January 9th

I think about what I want to do.

Think about what I want to have done.

The sun is shining on a white lattice.

It’s crisp and cold outside and I want to feel it on my cheek and

I want to feel vital, strong, new, different, onto something, on a roll, in the know
In the clear,

past it.

Desirable and desired.

Inside it’s dark hot and close.

There is a train inside me dark and cold.

I need some coal and a coalman to shovel the coal where the coal goes.

I need a lot of things.

Stoke my cold locomotive.

Well first I got to get to a bigger window.

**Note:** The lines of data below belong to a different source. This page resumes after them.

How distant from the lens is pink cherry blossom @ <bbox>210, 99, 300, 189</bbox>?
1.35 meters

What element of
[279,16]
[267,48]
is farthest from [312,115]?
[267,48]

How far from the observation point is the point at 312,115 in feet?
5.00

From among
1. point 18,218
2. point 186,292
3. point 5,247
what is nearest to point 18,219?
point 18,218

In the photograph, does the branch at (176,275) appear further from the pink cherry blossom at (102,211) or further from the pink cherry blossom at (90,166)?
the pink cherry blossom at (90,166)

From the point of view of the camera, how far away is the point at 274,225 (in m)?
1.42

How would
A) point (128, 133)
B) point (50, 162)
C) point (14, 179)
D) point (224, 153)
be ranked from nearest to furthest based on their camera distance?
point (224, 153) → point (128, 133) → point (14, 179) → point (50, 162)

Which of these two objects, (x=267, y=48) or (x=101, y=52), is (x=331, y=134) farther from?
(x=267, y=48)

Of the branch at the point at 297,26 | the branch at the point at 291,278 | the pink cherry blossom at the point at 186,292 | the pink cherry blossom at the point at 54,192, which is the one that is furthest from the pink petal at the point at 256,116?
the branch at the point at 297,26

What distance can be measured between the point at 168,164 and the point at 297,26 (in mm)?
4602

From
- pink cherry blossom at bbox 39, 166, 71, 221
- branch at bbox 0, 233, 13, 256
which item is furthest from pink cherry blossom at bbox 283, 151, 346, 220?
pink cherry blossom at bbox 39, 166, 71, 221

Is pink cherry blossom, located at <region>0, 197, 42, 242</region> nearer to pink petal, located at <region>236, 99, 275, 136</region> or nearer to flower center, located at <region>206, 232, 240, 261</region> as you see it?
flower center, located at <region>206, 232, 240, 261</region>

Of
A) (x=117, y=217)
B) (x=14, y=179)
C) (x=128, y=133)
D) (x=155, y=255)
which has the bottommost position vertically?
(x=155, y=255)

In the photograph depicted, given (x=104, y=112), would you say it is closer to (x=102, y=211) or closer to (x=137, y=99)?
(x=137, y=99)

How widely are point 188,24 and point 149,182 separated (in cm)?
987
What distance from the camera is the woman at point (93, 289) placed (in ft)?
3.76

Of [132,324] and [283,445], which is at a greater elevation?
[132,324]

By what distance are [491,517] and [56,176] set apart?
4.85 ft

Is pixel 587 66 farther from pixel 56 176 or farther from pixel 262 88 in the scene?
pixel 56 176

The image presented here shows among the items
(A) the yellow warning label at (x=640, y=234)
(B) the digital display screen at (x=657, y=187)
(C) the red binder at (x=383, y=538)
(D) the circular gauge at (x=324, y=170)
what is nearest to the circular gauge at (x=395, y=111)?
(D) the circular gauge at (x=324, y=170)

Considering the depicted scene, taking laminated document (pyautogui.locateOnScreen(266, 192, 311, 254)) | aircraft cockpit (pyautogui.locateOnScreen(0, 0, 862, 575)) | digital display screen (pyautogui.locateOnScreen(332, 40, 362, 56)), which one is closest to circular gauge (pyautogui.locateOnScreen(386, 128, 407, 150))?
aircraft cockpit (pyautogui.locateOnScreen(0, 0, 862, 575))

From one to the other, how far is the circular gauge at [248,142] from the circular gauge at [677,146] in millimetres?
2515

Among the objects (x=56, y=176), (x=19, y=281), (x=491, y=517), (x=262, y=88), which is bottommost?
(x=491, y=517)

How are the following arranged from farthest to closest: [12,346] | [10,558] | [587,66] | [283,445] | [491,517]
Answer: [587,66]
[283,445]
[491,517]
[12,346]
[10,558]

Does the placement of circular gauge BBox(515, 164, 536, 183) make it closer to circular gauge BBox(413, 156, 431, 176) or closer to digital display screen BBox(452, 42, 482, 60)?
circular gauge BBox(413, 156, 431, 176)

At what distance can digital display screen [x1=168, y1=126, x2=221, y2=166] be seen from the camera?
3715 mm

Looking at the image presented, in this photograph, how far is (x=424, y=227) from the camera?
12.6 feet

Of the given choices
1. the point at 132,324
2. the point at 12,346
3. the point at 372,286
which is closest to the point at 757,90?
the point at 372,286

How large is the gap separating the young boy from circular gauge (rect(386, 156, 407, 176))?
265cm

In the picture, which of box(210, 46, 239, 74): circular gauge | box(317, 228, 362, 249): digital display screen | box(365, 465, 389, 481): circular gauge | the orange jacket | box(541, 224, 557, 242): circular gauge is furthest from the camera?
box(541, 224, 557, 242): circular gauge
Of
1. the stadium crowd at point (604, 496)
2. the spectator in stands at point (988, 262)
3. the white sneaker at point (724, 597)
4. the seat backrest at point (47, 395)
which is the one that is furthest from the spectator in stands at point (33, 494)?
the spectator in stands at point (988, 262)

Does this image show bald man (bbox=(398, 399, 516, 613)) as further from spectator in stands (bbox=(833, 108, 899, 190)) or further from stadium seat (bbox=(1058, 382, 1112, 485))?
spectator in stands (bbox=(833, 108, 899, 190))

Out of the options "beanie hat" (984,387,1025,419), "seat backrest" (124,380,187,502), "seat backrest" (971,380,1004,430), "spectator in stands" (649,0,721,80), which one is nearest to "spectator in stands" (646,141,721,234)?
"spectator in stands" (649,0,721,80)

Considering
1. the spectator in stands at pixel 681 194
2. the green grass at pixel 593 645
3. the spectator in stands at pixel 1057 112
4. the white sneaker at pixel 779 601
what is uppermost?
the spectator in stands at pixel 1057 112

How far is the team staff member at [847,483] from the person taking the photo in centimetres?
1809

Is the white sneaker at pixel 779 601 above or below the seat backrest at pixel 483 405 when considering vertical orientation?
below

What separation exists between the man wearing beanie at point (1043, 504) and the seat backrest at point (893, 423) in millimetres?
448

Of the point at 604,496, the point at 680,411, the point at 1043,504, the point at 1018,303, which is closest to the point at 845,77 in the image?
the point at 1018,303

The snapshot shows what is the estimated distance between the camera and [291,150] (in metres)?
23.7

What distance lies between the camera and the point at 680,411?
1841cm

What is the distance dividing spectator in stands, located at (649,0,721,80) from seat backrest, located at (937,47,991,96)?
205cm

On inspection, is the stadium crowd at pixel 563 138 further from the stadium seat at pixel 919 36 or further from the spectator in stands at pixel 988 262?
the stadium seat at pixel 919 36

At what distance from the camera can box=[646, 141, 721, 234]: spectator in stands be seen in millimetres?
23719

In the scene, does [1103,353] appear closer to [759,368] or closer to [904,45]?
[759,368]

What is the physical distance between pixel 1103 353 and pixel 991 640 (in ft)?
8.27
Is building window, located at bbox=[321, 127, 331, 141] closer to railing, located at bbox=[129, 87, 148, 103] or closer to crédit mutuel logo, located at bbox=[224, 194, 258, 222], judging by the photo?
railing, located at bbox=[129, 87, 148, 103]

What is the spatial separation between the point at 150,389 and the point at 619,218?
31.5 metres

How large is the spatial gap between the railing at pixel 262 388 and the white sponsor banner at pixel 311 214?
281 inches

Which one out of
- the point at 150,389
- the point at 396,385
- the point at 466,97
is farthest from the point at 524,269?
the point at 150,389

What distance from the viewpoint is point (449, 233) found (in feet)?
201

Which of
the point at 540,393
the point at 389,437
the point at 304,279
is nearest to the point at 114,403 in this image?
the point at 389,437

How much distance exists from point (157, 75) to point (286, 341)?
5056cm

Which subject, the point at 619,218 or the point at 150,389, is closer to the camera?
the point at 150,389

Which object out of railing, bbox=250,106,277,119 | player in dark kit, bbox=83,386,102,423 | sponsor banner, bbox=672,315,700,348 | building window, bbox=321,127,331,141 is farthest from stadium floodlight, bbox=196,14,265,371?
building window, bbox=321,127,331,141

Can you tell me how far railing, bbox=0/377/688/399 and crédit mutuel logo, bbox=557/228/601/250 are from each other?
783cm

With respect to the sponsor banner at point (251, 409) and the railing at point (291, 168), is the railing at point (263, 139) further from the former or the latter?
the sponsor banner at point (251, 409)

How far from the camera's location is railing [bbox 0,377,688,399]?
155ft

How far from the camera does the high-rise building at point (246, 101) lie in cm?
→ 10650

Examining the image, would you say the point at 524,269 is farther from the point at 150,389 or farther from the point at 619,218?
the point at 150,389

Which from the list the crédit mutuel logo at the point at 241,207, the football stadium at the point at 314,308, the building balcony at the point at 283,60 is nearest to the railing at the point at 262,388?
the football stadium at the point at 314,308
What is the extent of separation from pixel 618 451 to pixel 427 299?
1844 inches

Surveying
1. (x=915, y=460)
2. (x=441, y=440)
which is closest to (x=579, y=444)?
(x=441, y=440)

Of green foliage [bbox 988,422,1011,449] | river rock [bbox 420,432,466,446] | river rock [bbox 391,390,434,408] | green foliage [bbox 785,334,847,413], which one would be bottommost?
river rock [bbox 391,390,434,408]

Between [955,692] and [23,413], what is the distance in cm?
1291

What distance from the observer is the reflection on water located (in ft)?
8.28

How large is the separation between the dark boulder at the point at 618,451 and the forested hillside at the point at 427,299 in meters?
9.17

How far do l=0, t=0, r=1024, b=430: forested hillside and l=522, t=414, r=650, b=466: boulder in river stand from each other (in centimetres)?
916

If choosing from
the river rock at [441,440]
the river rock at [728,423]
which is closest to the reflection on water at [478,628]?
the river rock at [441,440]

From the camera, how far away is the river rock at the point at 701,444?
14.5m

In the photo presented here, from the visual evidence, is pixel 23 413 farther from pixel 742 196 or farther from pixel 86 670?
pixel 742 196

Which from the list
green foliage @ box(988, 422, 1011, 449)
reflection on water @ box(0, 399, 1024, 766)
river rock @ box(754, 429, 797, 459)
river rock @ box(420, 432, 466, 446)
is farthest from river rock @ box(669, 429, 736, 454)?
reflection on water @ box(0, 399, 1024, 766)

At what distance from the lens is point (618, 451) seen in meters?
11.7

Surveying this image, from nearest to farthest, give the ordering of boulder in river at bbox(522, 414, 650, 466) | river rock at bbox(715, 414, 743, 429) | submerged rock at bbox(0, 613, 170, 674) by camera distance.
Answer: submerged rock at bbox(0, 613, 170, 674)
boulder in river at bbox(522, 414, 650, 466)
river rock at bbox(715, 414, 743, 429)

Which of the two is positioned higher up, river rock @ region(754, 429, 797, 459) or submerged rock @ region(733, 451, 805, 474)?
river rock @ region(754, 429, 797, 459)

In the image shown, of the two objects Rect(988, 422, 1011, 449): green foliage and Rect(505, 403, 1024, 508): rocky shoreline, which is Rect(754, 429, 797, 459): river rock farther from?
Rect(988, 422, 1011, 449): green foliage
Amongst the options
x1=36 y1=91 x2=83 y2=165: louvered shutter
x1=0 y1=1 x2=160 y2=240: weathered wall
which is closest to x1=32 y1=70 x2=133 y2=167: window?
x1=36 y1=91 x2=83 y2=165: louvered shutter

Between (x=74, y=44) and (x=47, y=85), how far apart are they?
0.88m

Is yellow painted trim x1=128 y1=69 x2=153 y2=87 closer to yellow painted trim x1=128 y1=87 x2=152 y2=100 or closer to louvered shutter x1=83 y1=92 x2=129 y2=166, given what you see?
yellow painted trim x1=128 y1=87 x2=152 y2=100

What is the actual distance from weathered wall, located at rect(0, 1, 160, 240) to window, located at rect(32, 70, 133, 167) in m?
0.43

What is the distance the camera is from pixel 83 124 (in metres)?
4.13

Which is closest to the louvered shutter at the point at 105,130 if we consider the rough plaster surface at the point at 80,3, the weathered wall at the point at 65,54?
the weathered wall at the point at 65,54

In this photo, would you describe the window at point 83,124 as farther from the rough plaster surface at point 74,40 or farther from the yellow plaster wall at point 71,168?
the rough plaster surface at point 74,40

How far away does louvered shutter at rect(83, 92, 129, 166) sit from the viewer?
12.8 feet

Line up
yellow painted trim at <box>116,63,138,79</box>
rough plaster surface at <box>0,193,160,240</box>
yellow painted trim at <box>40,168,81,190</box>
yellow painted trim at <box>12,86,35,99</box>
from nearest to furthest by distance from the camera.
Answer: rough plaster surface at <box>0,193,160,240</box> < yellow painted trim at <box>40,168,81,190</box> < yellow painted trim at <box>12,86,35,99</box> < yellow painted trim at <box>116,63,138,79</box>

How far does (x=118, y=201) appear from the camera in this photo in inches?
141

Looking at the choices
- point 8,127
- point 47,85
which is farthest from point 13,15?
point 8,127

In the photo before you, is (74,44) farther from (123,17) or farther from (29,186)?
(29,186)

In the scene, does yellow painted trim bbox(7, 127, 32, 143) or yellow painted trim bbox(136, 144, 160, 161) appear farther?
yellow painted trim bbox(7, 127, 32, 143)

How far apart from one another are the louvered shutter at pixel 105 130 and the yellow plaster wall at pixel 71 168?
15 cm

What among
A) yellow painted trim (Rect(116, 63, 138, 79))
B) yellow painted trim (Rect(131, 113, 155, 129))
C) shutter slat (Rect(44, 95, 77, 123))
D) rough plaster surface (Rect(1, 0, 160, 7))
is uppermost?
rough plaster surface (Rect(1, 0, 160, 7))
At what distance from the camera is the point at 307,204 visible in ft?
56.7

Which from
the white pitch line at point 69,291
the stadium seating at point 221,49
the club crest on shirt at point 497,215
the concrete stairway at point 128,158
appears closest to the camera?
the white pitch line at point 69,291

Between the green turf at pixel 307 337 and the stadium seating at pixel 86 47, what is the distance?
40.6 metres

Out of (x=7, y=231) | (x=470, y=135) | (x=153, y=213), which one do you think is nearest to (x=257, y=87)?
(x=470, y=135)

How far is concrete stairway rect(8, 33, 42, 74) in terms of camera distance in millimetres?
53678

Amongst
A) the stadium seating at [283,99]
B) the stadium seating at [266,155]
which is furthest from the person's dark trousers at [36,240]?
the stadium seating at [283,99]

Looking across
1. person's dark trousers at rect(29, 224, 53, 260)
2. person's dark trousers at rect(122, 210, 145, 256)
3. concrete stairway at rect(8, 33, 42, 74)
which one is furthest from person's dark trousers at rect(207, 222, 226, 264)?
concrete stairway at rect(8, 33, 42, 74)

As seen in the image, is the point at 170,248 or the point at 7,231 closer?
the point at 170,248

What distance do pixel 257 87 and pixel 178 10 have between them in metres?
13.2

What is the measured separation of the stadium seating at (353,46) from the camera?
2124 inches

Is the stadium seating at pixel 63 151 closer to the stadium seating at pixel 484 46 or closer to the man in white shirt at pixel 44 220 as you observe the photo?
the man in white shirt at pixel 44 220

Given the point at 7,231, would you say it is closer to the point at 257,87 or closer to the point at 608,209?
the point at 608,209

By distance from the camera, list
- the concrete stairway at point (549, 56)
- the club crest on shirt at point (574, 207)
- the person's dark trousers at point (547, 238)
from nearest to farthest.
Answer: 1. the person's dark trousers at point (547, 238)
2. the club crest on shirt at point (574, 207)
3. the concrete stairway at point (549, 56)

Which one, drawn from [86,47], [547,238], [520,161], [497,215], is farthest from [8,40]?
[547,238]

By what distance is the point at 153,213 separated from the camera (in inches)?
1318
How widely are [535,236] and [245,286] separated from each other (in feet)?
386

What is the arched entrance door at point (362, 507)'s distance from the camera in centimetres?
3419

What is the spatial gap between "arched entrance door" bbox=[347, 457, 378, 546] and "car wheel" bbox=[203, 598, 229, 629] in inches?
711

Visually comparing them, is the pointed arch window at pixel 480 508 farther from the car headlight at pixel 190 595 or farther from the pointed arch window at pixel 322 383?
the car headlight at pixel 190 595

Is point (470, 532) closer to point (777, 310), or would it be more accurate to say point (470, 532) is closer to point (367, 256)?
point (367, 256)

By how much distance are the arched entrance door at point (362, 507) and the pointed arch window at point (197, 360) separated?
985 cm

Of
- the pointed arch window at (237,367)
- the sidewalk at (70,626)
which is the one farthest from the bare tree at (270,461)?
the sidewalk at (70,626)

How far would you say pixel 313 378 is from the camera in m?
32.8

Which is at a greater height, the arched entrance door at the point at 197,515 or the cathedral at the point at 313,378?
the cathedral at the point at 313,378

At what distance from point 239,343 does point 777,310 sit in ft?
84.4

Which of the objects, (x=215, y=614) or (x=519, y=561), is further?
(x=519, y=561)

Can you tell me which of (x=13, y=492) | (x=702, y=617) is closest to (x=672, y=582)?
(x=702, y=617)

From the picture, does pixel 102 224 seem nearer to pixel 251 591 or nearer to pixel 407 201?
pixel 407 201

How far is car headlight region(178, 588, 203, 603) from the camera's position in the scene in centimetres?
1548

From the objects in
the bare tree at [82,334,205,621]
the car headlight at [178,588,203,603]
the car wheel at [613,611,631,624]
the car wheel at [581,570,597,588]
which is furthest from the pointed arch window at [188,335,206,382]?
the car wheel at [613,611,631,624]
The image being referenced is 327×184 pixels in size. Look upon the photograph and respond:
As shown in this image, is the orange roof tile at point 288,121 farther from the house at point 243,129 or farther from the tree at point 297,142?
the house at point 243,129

I can barely see the light.

———————-

“It’s the elephant in the room,” we say, as if an elephant would quietly sit
Or lie
On the floor
Quiet as a mouse, muscles tensed hoping not to be noticed, talked about
or pointed out.

Or as if the elephant were a
wallflower at the school dance, shyly sitting on a folding chair sipping punch,
yearning to chat with the prettiest girl or
Slow-dance with
The cocky prom king.

If the elephant in the room is an elephant

He’s ancient, strong, proud, regal.

He doesn’t care for your room nor mine, nor does he regard them.

Mind you, he’s not rude nor does he wish you ill, but he doesn’t belong in our rooms.
HHe will bust out, leaving an elephantine hole in the wall
If he leaves a wall at all.

Elephants are social. The elephant in the room wants to find his friends and family he wants to make a loud noise, i mean he has an actual deafening musical instrument for a nose which is also an extra hand for grasping things, maybe a candy from a dish on your table or an interesting tchotcke from your shelf, which he’ll stick in his pouch. Oh, wait that’s a kangaroo. What do I look like, a zoologist?

He’ll grab it on the way. On his way

out of the room.

Leaving us without a metaphor.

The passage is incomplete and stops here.